— Start RECORDS SUPPLIED —

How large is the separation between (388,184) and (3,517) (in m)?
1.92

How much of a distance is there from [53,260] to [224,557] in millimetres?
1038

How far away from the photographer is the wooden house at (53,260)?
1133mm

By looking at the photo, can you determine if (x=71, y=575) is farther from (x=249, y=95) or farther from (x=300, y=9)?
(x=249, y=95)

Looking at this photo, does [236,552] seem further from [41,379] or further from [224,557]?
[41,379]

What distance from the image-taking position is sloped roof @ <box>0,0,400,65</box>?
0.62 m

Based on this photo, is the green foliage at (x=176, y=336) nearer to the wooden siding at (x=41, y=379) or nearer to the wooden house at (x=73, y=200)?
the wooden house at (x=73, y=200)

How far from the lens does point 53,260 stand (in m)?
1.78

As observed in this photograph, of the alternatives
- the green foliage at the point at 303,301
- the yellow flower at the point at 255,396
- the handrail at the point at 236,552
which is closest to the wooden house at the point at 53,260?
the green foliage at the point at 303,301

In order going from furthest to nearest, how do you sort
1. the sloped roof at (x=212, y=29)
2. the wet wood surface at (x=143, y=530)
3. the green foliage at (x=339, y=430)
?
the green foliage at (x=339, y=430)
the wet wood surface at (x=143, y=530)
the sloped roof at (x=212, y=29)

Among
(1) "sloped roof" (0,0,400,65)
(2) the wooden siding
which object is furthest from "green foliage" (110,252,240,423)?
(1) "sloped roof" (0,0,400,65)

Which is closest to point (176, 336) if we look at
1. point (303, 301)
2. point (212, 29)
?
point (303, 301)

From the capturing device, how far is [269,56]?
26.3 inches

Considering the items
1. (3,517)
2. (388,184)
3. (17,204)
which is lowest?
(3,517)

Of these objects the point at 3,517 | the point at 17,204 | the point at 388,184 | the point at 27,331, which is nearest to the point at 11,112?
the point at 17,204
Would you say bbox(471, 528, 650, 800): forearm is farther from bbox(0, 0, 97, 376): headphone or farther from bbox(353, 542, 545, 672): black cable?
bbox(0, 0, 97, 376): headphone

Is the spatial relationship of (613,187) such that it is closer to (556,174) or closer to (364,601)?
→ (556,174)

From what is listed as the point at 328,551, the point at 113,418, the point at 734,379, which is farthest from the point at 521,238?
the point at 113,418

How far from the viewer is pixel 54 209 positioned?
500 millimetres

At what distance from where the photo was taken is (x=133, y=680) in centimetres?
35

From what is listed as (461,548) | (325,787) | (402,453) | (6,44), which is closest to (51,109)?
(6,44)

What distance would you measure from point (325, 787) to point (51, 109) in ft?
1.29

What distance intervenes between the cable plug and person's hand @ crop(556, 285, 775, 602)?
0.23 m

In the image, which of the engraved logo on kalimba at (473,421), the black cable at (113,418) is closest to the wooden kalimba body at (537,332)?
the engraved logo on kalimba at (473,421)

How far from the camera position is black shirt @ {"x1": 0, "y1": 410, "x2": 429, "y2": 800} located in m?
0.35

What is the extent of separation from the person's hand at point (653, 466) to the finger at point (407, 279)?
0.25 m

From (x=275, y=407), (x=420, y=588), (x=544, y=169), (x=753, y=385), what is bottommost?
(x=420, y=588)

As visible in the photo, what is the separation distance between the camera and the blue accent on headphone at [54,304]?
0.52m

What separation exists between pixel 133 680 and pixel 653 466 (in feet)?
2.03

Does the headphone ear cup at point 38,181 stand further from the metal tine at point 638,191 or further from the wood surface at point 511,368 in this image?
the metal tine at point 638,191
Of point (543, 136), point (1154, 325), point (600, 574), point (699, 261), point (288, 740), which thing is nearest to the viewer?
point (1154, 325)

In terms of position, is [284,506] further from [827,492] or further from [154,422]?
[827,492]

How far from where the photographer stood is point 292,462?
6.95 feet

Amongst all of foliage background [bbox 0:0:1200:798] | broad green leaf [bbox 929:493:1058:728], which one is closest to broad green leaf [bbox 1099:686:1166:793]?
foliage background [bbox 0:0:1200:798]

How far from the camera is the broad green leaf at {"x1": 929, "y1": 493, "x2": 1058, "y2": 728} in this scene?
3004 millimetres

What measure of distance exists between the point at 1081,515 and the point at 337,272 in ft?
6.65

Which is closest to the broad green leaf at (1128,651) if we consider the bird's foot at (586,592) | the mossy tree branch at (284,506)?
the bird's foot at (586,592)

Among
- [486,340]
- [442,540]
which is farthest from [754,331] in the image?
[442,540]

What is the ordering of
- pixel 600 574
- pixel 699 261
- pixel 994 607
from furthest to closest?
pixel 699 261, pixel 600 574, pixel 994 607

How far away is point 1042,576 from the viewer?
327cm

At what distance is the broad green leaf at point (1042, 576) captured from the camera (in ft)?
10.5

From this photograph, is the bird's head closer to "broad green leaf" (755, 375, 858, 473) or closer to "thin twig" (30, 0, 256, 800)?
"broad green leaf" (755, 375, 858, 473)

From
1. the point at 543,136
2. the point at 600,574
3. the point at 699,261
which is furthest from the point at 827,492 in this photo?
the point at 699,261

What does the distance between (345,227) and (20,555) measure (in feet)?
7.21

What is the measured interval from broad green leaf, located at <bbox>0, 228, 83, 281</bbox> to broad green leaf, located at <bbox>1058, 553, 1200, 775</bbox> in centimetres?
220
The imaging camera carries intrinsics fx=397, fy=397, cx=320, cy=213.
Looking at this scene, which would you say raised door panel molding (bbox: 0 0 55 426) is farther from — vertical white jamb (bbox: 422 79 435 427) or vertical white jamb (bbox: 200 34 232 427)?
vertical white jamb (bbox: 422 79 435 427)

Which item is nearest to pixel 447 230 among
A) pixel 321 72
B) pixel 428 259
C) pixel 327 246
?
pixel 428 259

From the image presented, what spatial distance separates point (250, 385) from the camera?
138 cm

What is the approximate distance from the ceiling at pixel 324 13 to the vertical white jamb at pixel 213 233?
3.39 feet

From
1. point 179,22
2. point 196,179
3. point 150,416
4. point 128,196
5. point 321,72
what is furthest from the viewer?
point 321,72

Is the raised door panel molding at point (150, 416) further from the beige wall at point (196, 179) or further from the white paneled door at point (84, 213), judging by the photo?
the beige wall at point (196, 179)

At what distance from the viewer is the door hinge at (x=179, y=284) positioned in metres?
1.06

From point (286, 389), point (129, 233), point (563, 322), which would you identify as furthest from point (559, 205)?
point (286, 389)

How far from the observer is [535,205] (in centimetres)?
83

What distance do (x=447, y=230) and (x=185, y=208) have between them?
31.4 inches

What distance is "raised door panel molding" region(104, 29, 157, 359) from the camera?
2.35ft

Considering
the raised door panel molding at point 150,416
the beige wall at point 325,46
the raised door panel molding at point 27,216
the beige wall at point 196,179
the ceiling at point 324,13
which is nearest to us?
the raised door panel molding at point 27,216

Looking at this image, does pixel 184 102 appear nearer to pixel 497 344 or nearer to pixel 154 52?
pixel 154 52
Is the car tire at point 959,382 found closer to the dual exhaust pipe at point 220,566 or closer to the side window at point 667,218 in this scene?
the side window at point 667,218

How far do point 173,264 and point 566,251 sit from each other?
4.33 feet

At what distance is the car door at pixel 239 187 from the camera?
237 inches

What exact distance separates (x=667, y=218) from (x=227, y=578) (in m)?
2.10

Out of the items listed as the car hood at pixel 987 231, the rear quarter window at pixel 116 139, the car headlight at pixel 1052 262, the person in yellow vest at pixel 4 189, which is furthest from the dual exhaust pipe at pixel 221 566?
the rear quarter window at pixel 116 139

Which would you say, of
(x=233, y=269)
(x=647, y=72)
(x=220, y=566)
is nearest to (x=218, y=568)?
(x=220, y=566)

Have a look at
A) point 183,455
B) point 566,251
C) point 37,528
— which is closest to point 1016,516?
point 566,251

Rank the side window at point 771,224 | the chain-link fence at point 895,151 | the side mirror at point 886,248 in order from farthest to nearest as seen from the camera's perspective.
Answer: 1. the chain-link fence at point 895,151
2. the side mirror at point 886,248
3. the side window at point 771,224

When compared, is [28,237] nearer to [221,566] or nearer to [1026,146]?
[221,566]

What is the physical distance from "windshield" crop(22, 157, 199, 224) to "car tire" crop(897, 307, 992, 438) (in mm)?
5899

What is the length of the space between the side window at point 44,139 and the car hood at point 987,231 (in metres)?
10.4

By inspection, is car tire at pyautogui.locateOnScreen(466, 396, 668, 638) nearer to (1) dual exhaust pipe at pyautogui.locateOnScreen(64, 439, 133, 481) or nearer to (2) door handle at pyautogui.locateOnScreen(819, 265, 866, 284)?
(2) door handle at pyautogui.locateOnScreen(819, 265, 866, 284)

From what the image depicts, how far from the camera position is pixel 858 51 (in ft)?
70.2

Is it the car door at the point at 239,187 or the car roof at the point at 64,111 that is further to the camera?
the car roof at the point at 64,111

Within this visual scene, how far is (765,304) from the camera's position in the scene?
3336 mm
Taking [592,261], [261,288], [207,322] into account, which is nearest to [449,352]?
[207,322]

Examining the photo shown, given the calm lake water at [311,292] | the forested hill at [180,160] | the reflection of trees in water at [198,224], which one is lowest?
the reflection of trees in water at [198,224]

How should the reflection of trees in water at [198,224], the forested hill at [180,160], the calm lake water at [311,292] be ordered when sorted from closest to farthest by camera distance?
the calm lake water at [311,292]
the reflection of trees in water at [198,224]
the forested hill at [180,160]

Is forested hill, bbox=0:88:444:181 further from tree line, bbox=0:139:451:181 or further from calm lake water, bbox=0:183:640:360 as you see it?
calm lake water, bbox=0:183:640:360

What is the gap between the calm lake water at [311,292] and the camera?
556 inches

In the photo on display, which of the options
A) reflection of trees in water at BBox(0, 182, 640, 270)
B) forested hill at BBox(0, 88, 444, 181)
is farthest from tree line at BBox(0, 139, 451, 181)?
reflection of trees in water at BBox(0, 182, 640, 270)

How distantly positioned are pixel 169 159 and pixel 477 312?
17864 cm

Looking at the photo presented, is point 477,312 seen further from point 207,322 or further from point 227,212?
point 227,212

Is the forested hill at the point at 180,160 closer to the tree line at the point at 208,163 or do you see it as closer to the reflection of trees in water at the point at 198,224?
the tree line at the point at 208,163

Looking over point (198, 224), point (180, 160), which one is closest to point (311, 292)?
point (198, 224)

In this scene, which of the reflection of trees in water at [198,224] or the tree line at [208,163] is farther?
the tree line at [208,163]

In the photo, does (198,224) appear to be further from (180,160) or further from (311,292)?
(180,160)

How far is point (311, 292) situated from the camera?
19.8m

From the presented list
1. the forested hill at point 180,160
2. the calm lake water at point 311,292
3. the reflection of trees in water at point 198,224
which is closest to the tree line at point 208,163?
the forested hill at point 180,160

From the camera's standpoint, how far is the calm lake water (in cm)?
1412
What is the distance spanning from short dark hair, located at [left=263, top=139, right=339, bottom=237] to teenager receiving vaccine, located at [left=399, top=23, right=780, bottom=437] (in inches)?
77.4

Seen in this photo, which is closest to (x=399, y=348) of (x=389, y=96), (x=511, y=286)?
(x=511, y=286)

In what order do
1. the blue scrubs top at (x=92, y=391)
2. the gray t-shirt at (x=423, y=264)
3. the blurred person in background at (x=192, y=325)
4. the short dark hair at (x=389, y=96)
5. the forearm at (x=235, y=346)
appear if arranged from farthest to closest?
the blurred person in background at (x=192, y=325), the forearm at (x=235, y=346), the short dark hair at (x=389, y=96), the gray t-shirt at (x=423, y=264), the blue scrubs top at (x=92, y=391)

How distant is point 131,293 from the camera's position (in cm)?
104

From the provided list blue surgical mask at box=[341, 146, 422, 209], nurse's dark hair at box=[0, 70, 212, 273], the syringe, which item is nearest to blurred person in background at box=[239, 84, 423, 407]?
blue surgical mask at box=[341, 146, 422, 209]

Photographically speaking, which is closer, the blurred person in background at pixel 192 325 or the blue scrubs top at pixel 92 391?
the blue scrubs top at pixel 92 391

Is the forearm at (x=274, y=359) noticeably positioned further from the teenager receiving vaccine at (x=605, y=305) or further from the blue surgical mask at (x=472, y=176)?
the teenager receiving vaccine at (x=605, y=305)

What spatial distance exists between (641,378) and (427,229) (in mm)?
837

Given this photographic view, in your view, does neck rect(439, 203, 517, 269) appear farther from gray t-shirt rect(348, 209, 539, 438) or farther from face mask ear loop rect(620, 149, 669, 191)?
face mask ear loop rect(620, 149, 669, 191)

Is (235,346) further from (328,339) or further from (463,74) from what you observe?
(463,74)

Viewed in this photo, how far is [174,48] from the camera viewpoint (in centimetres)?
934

— End RECORDS SUPPLIED —

WRITTEN REQUEST> Reproduce the records above exactly, starting with the line that contains "How distant is" and ending with the last line.

REPLY>
How distant is point 131,293 from the camera's position (in cm)?
104

From the provided list blue surgical mask at box=[341, 146, 422, 209], nurse's dark hair at box=[0, 70, 212, 273], the syringe, which item is nearest to blurred person in background at box=[239, 84, 423, 407]?
blue surgical mask at box=[341, 146, 422, 209]

Photographically speaking, which is closer, the blurred person in background at pixel 192 325 or the blue scrubs top at pixel 92 391?
the blue scrubs top at pixel 92 391

Is the forearm at (x=274, y=359) noticeably positioned further from the teenager receiving vaccine at (x=605, y=305) or further from the blue surgical mask at (x=472, y=176)?
the teenager receiving vaccine at (x=605, y=305)

What spatial distance exists between (641,378) and (427,229) (in mm)?
837

Given this photographic view, in your view, does neck rect(439, 203, 517, 269) appear farther from gray t-shirt rect(348, 209, 539, 438) or farther from face mask ear loop rect(620, 149, 669, 191)?
face mask ear loop rect(620, 149, 669, 191)

Is (235,346) further from (328,339) or further from (463,74) from what you observe?
(463,74)

Viewed in this photo, how far is [174,48] from the camera viewpoint (in centimetres)?
934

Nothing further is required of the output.